- [Provided text]
__________________________________________________
Angel had no problem identifying what kinds of teaching strategies she experienced throughout the day-as long as they worked for her. There were some days when she didn’t have much to say, and I could tell those were the days that were especially frustrating for her. While role-playing and scaffolding are certainly not surprise teaching techniques, the point of Angel’s response is that she was able to inform me, her teacher, as to what strategies worked best for her. There are about a billion ways to teach students literary symbolism, but none of them count if your student doesn’t understand or retain the information you are trying to give them. The importance of students being comfortable with their learning identity and articulating it is exemplified here: Angel knows how she learns, she tells her teacher, the teacher uses that method, and consequently, Angel learns more.
__________________________________________________
- [Data section]
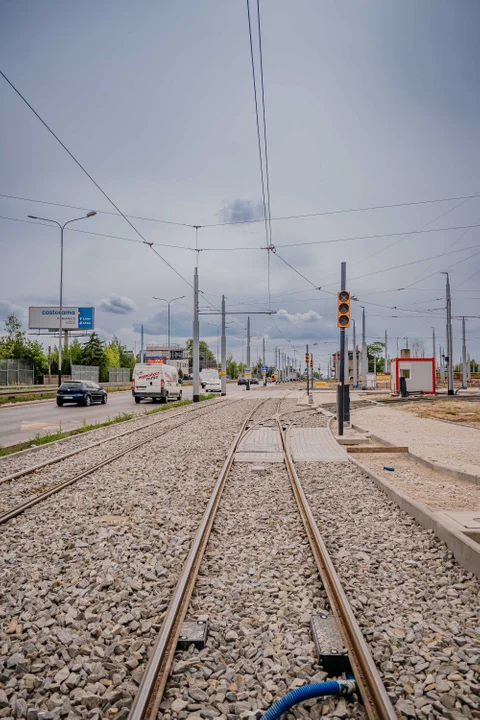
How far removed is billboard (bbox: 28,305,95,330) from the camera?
7219cm

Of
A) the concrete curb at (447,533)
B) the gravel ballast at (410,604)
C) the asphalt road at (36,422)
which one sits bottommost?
the asphalt road at (36,422)

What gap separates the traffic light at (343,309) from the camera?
1471cm

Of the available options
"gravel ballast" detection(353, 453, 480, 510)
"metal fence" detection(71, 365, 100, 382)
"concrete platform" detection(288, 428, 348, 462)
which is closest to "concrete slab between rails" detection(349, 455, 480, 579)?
"gravel ballast" detection(353, 453, 480, 510)

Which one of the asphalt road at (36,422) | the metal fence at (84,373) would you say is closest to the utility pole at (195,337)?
the asphalt road at (36,422)

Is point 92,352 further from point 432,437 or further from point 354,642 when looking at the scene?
point 354,642

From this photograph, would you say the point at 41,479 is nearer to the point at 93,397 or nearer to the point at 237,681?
the point at 237,681

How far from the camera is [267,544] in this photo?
540cm

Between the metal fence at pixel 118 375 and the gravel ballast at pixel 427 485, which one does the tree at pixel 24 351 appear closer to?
the metal fence at pixel 118 375

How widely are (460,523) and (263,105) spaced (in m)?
9.98

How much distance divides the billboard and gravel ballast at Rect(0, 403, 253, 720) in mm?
67004

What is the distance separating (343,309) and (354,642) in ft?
39.5

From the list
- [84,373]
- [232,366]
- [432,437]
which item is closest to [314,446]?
[432,437]

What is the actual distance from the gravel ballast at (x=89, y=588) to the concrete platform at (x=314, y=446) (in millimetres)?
3306

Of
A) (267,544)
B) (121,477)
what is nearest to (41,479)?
(121,477)
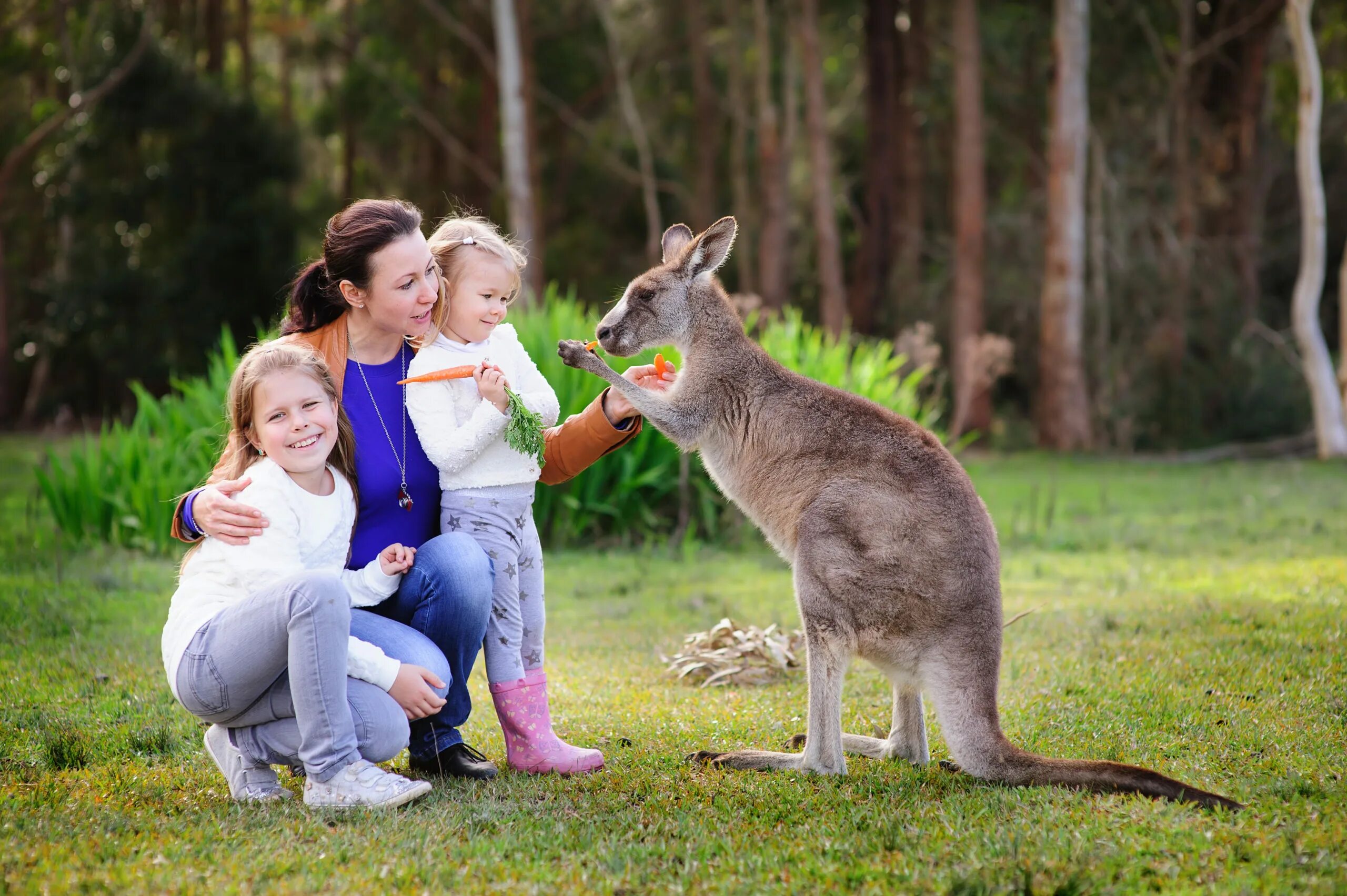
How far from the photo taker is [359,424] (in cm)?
372

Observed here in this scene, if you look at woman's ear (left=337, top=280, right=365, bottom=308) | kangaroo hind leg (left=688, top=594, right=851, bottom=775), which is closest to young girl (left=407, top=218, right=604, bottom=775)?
woman's ear (left=337, top=280, right=365, bottom=308)

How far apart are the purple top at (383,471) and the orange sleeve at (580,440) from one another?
17.2 inches

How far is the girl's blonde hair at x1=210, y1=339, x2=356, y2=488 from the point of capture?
3.41 meters

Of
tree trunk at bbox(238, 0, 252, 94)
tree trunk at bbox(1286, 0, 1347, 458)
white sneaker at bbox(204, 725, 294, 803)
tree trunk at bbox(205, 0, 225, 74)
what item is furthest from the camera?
tree trunk at bbox(238, 0, 252, 94)

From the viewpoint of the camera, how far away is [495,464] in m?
3.74

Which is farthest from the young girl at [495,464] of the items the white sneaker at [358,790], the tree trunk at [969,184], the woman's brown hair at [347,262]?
the tree trunk at [969,184]

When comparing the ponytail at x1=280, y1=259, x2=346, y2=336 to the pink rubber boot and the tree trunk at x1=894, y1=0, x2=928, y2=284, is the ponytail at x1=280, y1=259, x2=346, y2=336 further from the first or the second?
the tree trunk at x1=894, y1=0, x2=928, y2=284

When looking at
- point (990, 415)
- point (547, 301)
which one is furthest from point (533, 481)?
point (990, 415)

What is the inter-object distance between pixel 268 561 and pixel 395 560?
381 mm

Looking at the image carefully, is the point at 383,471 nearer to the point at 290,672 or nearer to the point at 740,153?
the point at 290,672

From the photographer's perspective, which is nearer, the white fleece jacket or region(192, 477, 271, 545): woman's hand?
region(192, 477, 271, 545): woman's hand

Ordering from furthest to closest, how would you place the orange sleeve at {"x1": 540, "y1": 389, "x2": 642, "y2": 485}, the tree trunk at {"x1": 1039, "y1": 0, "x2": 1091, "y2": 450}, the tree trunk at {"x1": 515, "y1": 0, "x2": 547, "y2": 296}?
the tree trunk at {"x1": 515, "y1": 0, "x2": 547, "y2": 296} → the tree trunk at {"x1": 1039, "y1": 0, "x2": 1091, "y2": 450} → the orange sleeve at {"x1": 540, "y1": 389, "x2": 642, "y2": 485}

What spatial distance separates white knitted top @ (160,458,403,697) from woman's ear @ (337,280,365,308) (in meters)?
0.60

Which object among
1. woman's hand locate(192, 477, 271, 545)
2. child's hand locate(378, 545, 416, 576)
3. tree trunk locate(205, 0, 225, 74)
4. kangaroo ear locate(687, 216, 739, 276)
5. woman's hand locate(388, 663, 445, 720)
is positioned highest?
tree trunk locate(205, 0, 225, 74)
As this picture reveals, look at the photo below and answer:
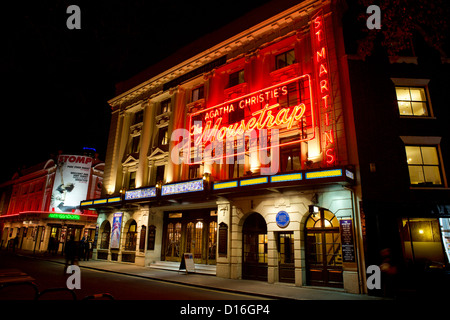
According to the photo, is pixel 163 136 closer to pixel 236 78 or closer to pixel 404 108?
pixel 236 78

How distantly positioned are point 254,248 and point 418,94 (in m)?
11.8

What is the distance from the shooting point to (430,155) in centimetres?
1288

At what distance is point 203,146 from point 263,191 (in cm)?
601

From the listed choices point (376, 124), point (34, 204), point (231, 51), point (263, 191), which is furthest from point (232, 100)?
point (34, 204)

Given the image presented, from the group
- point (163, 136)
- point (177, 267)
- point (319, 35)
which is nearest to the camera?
point (319, 35)

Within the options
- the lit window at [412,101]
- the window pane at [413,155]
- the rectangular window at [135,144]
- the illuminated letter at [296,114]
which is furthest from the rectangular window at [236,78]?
the window pane at [413,155]

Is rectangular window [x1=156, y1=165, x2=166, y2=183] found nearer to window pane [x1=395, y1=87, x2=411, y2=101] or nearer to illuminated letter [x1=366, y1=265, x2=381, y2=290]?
illuminated letter [x1=366, y1=265, x2=381, y2=290]

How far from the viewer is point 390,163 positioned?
1252 cm

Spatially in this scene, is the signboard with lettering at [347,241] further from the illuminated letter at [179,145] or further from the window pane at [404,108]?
the illuminated letter at [179,145]

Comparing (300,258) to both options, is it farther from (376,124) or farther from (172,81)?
(172,81)

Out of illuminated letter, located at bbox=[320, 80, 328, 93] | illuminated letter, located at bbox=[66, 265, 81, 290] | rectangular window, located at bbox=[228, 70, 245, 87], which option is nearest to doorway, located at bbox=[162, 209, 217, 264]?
illuminated letter, located at bbox=[66, 265, 81, 290]

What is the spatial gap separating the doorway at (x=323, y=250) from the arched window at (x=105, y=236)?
60.5 ft

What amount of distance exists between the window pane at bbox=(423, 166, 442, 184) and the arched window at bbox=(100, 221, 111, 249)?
2387 cm

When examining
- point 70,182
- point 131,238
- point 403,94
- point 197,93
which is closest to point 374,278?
point 403,94
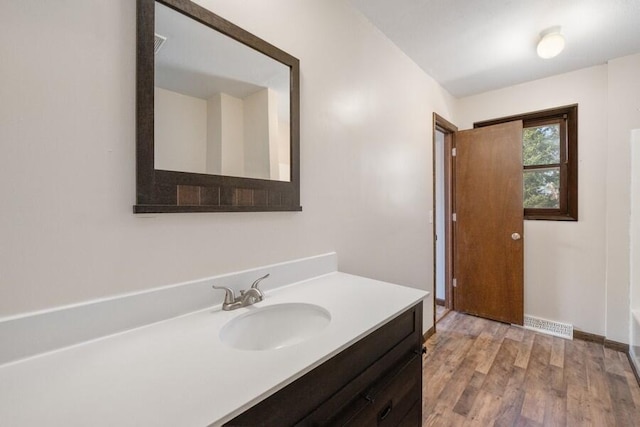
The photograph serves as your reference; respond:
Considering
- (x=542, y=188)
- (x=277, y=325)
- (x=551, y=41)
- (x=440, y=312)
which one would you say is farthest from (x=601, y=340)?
(x=277, y=325)

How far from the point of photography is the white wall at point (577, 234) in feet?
7.58

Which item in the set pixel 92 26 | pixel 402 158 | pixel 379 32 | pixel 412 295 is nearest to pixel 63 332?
pixel 92 26

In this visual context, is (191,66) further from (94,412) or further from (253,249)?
(94,412)

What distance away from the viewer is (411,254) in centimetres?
219

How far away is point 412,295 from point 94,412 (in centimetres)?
103

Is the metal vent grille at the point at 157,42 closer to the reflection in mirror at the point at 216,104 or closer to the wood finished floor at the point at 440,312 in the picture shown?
the reflection in mirror at the point at 216,104

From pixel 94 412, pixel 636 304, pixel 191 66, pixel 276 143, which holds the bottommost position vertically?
pixel 636 304

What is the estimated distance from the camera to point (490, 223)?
272 centimetres

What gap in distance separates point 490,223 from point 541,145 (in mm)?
900

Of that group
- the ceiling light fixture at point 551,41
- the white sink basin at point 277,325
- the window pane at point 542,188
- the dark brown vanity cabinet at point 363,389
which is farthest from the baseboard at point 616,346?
the white sink basin at point 277,325

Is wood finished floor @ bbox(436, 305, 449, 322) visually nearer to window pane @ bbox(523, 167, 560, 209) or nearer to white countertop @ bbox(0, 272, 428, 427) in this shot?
window pane @ bbox(523, 167, 560, 209)

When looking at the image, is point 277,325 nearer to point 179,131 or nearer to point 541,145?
point 179,131

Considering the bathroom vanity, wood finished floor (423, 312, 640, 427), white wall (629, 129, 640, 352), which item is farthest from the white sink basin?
white wall (629, 129, 640, 352)

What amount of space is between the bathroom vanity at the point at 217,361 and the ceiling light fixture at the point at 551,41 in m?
2.00
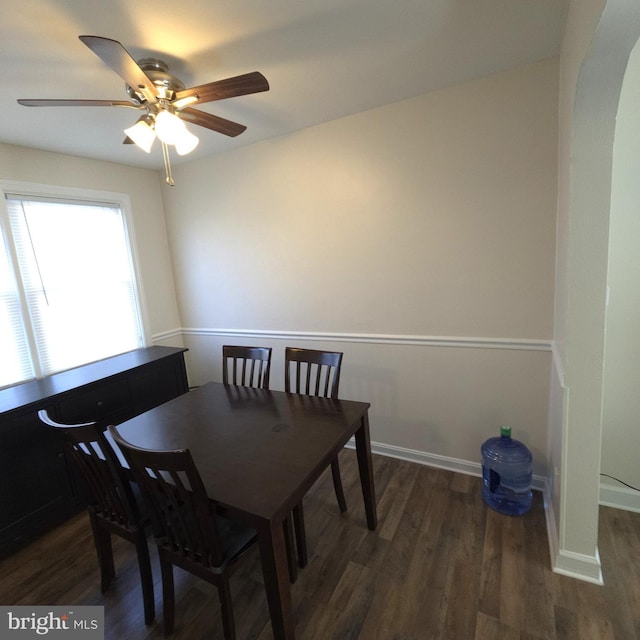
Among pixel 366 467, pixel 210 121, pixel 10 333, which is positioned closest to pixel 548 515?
pixel 366 467

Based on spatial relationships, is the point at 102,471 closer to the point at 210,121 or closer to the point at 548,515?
the point at 210,121

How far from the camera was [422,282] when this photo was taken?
230cm

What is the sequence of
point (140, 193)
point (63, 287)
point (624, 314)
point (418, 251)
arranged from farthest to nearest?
point (140, 193) → point (63, 287) → point (418, 251) → point (624, 314)

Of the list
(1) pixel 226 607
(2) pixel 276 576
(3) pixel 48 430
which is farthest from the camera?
(3) pixel 48 430

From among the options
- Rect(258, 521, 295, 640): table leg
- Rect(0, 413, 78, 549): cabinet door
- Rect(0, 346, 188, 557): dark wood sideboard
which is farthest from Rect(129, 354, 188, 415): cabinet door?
Rect(258, 521, 295, 640): table leg

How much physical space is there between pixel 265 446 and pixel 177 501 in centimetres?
41

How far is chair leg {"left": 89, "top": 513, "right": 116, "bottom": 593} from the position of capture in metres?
1.64

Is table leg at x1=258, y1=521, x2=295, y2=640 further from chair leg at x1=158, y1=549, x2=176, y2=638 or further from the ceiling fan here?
the ceiling fan

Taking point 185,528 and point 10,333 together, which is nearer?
point 185,528

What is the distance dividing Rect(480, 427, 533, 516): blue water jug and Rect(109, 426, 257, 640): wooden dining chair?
1.48 meters

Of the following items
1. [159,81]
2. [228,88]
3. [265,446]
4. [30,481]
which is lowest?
[30,481]

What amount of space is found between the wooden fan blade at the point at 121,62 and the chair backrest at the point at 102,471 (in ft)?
4.19

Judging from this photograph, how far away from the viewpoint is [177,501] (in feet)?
4.08

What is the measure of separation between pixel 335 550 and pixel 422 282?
5.49 ft
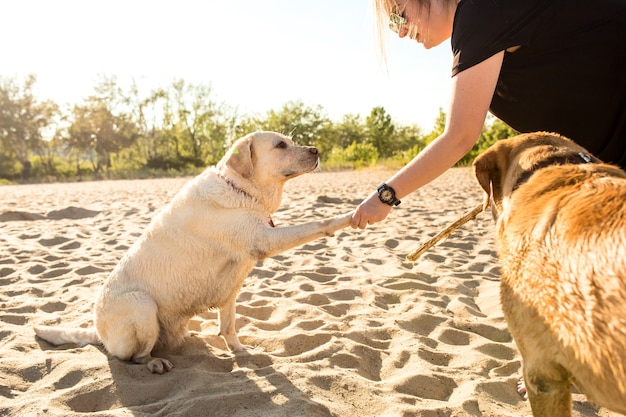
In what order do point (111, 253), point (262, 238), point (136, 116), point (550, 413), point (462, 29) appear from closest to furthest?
point (550, 413) < point (462, 29) < point (262, 238) < point (111, 253) < point (136, 116)

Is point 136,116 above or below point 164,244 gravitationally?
above

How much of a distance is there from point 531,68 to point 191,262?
2.48 m

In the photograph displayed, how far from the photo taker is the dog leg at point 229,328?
12.0ft

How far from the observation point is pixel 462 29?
7.63 feet

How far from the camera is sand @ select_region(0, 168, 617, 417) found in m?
2.72

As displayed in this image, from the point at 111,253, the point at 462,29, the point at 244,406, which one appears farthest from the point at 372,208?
the point at 111,253

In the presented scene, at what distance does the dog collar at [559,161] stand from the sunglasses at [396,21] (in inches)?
45.7

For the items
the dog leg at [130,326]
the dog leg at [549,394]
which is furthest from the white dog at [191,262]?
the dog leg at [549,394]

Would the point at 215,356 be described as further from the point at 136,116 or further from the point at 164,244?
the point at 136,116

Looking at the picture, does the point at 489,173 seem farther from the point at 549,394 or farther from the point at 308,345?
the point at 308,345

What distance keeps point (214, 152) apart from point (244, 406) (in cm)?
5000

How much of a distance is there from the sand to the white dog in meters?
0.16

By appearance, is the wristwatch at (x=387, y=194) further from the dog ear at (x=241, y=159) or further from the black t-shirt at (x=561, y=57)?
the dog ear at (x=241, y=159)

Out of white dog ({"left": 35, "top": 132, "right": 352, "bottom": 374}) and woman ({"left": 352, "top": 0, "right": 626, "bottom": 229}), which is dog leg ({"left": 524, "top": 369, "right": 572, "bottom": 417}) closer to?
woman ({"left": 352, "top": 0, "right": 626, "bottom": 229})
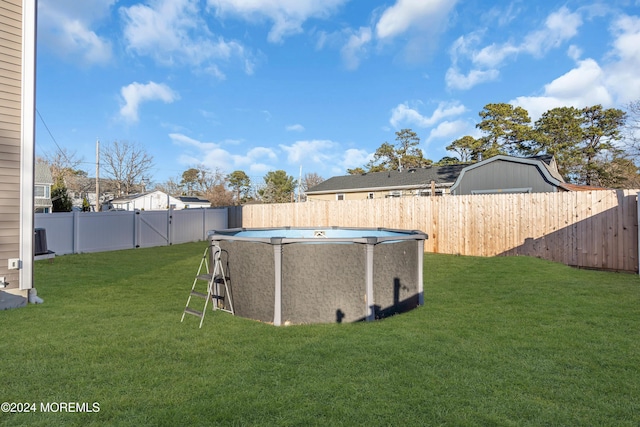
__________________________________________________
- [Written problem 1] In the passage on Angel's learning, which two teaching techniques are described as not being surprise techniques?
- [Written problem 2] From the passage on Angel's learning, quote the words starting with "Angel had no" and going on through "Angel learns more.".

- [Correct output 1] Role-playing and scaffolding.

- [Correct output 2]
Angel had no problem identifying what kinds of teaching strategies she experienced throughout the day-as long as they worked for her. There were some days when she didn’t have much to say, and I could tell those were the days that were especially frustrating for her. While role-playing and scaffolding are certainly not surprise teaching techniques, the point of Angel’s response is that she was able to inform me, her teacher, as to what strategies worked best for her. There are about a billion ways to teach students literary symbolism, but none of them count if your student doesn’t understand or retain the information you are trying to give them. The importance of students being comfortable with their learning identity and articulating it is exemplified here: Angel knows how she learns, she tells her teacher, the teacher uses that method, and consequently, Angel learns more.